## Expansion Of Solid And Liquids Introduction Expansion Of Liquids

Liquids expand with the rise in temperature just like solids. The solids have definite shapes. Hence, in case of solids three types of expansion (linear, surface and volume) are significant.

But liquids have no definite shape. Thus unlike solids, liquid expansion with change in temperature is studied only in terms of the change in volume.

- Other characteristic features in liquid expansion are CD For the same rise in temperature, thermal expansion of a liquid is about ten times that of a solid of the same volume.
- For the same rise in temperature, different liquids of equal volume expand differently.
- The rate of thermal expansion differs a little for the different ranges of temperature change.

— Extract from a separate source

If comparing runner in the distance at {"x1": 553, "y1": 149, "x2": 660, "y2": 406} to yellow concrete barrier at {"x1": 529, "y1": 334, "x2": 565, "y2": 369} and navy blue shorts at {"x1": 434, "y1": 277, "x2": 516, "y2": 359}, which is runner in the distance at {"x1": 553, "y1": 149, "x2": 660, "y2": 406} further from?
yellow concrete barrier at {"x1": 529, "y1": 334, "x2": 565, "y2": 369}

**Example:** Expansion of water is different for temperature ranges 10°C to 11°C and 93°C to 94°C. Moreover, water contracts in volume when temperature increases from 0°C to 4°C.

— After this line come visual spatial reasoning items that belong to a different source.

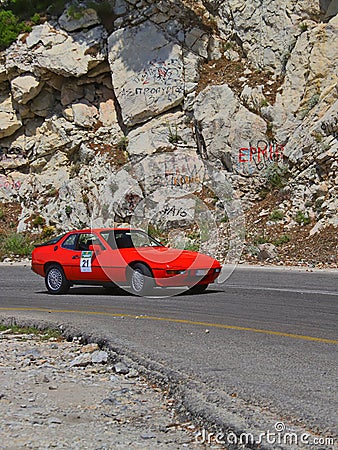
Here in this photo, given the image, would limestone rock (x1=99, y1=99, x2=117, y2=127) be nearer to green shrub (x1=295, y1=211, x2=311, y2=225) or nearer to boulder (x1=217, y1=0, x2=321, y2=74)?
boulder (x1=217, y1=0, x2=321, y2=74)

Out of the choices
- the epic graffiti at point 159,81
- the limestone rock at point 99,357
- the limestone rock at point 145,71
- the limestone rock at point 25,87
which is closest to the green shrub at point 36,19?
the limestone rock at point 25,87

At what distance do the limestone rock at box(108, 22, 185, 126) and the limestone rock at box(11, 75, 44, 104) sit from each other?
3902 millimetres

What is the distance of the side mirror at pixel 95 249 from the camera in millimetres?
14609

**Read and Learn More: Class 11 Physics Notes**

## Expansion Of Solid And Liquids Apparent And Real Expansion Of Liquids Numerical Examples

**Example 1. The coefficient of apparent expansion of mercury with respect to glass is 153 x 10 ^{-6} °C^{-1}. Find the coefficient of linear expansion (α_{g}) of glass where coefficient of real expansion of mercury is 180 x 10^{-6} °C^{-1}.**

**Solution:**

Since coefficient of real expansion (γ) of mercury = coefficient of apparent expansion (γ’) of mercury + coefficient of volume expansion of the material of the container (γ_{g}),

180 x 10^{-6} = 153 x 10^{-6} + γ_{g}

or, γ_{g} = (180- 153) x 10^{-6} = 27 x 10^{-6} °C^{-1}

Also, γ_{g} = 3α_{g} [α_{g} = coefficient of linear expansion of the material of the container]

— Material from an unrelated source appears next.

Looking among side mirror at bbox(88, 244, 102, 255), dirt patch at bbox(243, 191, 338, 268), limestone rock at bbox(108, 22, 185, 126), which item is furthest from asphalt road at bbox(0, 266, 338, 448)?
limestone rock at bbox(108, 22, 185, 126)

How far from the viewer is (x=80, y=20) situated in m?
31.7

∴ \(\alpha_g=\frac{\gamma_g}{3}=\frac{27}{3} \times 10^{-6}=9 \times 10^{-6}{ }^{\circ} \mathrm{C}^{-1}\)

**Example 2. A liquid has a coefficient of apparent expansion, 18 x 10 ^{-5} °C^{-1} for an iron container and 14.46 x 10^{-5} °C^{-1} for an aluminium container. If the coefficient of linear expansion of aluminium is 2.38 x 10^{-5} °C^{-1}, find that of iron.**

**Solution:**

We know γ =γ’ + γ_{g}, where, γ = coefficient of real expansion of the liquid, γ’ = coefficient of apparent expansion of the liquid,γ_{g} = coefficient of volume expression of the material of the container.

⇒ \(\gamma=18 \times 10^{-5}+\gamma_{\text {iron }}\)….(1)

and for aluminium container, \(\gamma=14.46 \times 10^{-5}+\gamma_{\mathrm{Al}}\)

= \(14.46 \times 10^{-5}+3 \times 2.38 \times 10^{-5 \circ} \mathrm{C}^{-1}\)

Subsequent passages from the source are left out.